What needs to be done
Turn everything from the line that contains "Place the hillside" down to the line that contains "Answer: the hillside", both included, into a JSON list of strings with one string per line, skipping any blank lines.

Data extract
# # #

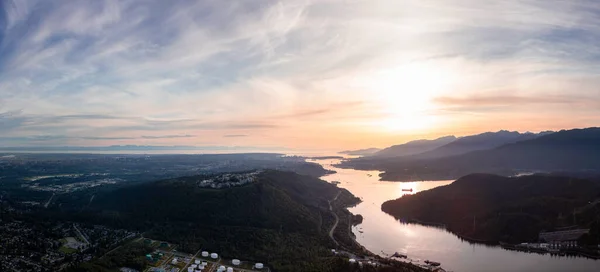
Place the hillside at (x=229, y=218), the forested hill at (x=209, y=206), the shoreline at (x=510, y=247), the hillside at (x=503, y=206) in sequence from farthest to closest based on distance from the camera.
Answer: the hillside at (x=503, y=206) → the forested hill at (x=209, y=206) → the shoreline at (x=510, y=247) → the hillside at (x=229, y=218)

# # #

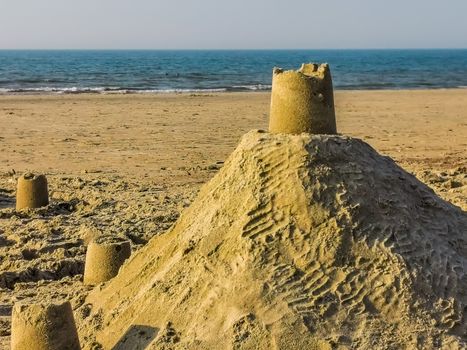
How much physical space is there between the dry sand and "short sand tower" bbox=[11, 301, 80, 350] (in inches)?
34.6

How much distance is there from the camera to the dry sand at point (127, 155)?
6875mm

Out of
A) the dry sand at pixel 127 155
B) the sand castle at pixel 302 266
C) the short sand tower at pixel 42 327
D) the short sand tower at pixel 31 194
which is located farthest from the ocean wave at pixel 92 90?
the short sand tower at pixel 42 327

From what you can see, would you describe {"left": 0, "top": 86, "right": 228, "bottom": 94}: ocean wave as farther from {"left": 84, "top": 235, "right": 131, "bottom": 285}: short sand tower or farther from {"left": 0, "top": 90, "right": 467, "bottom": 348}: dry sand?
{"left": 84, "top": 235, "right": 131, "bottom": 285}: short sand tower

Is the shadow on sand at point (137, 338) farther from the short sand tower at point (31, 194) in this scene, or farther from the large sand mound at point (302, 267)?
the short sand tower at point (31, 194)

# # #

Exercise output
[
  "Place the hillside at (x=229, y=218), the forested hill at (x=209, y=206), the shoreline at (x=510, y=247), the hillside at (x=503, y=206) in sequence from farthest to closest based on distance from the camera.",
  "Answer: the hillside at (x=503, y=206) → the forested hill at (x=209, y=206) → the shoreline at (x=510, y=247) → the hillside at (x=229, y=218)"
]